The study of linear solvation energy relationship for the reactivity of carboxylic acids with diazodiphenylmethane in protic and aprotic solvents

Abstract

Solvent effects on the reactivity of cycloalkenecarboxylic, cycloalkeneacetic, 2-substituted cyclohex-1-enecarboxylic, 2-substituted benzoic, 2-substituted cyclohex-1-eneacetic, 2-substituted phenylacetic, 2-phenylcyclohex-1-enecarboxylic, 2-phenylbenzoic and 2-phenylacrylic acids with diazodiphenylmethane (DDM) were investigated. In order to explain the kinetic results through solvent effects, the second-order rate constants for the reaction of the examined acids with DDM were correlated using the Kamlet-Taft solvatochromic equation. The correlations of the kinetic data were realized by means of multiple linear regression analysis and the solvent effects on the reaction rates were analyzed in terms of the contributions of the initial and the transition state. The signs of the equation coefficients support the proposed mechanism. Solvation models for all the investigated acids are suggested. The quantitative relationship between the molecular structure and the chemical reactivity is also discussed.

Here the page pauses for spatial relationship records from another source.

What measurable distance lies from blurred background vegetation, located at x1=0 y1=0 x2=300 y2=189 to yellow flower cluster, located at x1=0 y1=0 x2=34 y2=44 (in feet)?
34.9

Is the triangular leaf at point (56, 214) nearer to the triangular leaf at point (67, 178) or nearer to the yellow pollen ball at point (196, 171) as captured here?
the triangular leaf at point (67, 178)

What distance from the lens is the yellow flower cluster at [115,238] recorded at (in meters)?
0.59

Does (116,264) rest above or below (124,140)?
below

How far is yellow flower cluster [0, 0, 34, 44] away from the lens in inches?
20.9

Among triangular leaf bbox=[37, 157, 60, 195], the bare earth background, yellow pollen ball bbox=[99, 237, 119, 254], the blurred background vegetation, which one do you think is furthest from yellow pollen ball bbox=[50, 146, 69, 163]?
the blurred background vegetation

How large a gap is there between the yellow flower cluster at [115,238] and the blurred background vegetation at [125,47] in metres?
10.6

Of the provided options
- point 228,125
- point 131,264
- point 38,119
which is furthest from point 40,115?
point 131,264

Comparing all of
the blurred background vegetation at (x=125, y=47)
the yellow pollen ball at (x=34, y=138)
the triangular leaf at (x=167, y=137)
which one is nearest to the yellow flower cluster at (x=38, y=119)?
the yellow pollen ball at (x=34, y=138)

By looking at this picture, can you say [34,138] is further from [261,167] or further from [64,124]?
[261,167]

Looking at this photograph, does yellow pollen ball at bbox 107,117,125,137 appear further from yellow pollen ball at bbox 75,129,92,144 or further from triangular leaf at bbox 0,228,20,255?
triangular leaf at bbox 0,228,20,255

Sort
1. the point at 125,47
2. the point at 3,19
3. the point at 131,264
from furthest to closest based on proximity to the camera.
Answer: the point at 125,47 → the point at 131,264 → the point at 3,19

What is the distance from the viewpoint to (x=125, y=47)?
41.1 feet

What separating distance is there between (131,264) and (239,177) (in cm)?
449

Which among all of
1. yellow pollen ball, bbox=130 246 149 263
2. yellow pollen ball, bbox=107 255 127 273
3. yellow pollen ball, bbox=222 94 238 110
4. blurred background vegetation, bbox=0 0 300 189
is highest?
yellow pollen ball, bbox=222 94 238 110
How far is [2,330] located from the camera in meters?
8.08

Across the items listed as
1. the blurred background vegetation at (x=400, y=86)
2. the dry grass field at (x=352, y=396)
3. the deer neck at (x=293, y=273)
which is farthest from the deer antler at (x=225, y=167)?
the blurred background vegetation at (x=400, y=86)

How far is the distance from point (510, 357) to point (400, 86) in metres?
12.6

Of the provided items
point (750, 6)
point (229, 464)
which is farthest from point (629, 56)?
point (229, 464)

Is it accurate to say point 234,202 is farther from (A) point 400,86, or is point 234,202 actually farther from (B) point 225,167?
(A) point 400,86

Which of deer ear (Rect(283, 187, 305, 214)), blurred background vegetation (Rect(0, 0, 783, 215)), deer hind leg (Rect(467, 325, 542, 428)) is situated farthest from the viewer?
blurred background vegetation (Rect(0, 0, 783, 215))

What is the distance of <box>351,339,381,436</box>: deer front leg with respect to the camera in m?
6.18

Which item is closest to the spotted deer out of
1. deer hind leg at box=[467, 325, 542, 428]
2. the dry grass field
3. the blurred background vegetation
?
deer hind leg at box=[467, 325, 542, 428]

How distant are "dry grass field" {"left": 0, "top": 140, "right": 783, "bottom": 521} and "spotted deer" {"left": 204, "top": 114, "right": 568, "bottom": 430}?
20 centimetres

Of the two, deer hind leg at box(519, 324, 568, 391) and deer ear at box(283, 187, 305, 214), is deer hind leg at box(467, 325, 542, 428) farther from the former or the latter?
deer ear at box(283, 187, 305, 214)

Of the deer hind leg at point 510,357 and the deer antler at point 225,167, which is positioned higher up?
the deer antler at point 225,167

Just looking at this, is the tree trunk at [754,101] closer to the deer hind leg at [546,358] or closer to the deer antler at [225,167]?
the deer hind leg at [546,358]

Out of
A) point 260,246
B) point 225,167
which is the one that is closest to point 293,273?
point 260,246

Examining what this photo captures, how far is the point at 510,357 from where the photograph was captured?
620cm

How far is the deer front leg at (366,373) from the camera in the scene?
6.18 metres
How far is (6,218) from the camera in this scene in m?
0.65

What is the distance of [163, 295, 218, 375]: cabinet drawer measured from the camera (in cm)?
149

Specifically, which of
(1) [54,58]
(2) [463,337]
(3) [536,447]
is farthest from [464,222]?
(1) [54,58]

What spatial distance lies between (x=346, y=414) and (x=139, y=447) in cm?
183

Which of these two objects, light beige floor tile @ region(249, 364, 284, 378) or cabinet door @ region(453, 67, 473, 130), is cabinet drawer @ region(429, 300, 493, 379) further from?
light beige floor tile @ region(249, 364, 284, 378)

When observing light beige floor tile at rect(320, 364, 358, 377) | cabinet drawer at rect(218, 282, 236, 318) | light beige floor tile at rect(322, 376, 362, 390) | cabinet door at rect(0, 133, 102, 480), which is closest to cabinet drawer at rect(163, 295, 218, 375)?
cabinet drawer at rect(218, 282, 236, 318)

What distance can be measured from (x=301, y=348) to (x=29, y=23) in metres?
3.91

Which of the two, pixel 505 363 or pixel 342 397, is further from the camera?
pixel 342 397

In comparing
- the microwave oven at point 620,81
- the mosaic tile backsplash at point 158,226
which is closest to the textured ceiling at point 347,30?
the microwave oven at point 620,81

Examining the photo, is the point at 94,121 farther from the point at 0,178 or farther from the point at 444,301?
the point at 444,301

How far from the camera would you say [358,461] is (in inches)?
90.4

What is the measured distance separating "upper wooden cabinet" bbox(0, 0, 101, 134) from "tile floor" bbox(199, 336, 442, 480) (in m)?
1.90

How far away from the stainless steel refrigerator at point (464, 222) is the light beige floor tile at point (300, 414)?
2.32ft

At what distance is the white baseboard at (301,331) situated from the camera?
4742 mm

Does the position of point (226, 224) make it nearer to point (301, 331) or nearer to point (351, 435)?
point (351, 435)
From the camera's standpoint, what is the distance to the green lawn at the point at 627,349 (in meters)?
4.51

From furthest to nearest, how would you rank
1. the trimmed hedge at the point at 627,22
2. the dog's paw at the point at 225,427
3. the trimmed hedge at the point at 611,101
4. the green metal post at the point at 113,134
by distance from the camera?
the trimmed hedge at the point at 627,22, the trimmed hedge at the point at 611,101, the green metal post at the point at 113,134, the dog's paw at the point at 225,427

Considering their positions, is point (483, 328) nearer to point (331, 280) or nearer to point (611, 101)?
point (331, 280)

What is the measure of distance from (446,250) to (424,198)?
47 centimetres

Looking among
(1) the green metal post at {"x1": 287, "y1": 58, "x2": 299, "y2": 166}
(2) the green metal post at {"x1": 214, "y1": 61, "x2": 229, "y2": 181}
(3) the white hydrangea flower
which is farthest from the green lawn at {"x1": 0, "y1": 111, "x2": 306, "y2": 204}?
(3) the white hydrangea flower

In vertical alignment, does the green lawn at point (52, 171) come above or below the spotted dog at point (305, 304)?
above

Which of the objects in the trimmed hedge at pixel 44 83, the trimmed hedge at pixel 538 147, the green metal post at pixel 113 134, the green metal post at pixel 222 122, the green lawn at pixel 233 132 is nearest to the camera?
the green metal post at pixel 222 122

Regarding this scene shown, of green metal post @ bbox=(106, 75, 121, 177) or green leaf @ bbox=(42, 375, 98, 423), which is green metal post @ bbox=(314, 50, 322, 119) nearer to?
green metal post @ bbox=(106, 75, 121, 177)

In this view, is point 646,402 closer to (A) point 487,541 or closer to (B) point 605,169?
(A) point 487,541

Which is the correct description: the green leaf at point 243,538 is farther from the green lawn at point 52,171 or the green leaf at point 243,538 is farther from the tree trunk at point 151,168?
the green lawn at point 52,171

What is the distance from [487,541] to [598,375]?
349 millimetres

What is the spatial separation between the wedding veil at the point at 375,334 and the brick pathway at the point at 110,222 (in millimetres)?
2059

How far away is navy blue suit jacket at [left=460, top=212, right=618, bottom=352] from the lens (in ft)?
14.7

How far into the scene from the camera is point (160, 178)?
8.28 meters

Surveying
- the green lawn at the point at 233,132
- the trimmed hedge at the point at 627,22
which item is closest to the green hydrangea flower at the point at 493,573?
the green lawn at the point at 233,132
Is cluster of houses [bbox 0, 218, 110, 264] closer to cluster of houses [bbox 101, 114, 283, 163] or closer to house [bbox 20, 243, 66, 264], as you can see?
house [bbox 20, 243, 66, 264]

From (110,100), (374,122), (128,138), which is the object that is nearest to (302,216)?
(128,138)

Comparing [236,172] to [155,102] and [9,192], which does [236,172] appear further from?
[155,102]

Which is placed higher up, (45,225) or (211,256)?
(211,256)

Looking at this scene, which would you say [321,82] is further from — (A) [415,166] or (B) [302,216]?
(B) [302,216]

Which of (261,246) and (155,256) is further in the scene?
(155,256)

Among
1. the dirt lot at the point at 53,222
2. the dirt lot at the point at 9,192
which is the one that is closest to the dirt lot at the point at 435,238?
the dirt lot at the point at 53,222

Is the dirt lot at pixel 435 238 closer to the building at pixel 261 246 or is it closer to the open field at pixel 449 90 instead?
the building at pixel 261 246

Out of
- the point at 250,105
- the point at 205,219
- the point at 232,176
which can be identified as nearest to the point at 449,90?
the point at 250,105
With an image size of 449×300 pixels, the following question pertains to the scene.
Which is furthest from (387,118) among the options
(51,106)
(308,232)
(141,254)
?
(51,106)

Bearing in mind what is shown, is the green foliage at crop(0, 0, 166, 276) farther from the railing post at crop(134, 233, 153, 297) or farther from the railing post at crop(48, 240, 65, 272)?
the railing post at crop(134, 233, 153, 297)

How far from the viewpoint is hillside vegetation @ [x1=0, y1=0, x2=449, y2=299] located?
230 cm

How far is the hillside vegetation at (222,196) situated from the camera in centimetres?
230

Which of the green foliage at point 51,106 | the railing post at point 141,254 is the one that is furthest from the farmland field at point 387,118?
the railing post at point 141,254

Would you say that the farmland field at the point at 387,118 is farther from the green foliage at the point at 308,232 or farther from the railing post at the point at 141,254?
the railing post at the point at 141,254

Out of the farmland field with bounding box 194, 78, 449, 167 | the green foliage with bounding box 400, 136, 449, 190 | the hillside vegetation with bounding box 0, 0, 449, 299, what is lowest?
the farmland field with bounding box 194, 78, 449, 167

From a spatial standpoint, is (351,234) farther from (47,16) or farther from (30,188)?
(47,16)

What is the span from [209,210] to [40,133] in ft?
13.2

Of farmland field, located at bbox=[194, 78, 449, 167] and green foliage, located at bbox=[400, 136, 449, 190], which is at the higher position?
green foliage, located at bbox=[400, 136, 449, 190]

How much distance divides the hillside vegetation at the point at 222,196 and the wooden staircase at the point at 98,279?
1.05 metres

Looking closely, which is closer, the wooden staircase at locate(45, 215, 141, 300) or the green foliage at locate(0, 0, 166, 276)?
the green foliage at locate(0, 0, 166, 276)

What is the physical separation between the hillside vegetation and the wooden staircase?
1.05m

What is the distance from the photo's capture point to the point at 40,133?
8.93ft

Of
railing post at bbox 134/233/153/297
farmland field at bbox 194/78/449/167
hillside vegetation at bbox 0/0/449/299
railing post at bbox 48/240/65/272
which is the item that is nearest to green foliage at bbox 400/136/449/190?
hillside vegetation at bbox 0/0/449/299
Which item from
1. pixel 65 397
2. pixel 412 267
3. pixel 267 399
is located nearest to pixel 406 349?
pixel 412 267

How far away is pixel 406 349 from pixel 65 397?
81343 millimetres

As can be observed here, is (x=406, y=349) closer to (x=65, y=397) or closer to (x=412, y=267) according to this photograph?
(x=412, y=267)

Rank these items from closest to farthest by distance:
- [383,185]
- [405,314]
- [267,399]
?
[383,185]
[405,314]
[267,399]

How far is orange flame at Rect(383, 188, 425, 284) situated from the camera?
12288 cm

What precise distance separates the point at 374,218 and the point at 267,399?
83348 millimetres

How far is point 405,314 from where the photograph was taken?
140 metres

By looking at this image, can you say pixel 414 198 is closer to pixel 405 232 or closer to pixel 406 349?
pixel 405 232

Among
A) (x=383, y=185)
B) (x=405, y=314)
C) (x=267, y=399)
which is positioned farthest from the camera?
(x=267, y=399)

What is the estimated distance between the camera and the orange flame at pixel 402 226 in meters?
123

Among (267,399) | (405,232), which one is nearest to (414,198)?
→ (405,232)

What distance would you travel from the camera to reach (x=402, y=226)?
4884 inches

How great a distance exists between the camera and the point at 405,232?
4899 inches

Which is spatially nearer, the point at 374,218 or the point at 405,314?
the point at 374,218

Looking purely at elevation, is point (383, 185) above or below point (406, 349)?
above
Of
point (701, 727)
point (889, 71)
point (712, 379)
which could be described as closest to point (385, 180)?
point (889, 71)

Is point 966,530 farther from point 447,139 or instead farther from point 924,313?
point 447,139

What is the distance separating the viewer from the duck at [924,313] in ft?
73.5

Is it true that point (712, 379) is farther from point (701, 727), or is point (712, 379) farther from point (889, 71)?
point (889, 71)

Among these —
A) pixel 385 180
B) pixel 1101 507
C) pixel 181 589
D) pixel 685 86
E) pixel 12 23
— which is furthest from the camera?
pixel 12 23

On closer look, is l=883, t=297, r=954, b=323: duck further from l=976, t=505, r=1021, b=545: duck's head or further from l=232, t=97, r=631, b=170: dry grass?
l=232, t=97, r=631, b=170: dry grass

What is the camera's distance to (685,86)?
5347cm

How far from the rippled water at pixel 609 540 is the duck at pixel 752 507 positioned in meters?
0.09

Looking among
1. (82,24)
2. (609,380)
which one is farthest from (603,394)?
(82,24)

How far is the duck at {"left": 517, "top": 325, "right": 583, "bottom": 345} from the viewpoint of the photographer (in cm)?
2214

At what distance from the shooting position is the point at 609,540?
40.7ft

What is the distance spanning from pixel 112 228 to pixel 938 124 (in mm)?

Uticaj rastvarača na reaktivnost cikloalkenkarbonskih, cikloalkensirćetnih, 2-supstituisanih cikloheks-1-enkarbonskih, 2-supstituisanih cikloheks-1-ensirćetnih, 2-supstituisanih benzoevih, 2-supstituisanih fenilsirćetnih, 2-fenilcikloheks-1-enkarbonske, 2-fenilbenzoeve i 2-fenilakrilne kiseline sa diazodifenilmetanom je proučavan u nizu protičnih i aprotičnih rastvarača. Da bi se kinetički rezultati objasnili pomoću efekata rastvarača, dobijene konstante brzine reakcije drugog reda su korelisane pomoću Kamlet-Taftove solvatohromne jednačine. Korelacije kinetičkih podataka su izvršene pomoću metode višestruke linearne regresione analize, a efekti rastvarača su posebno analizirani u odnosu na osnovno i prelazno stanje. Aritmetički znaci ispred koeficijenata solvatohromnih parametara odgovaraju pretpostavljenom mehanizmu ispitivane reakcije. Predložen je solvatacioni model za sve proučavane kiseline, koji je pokazao da postoji kvantitativni odnos molekulske strukture i njihove reaktivnosti.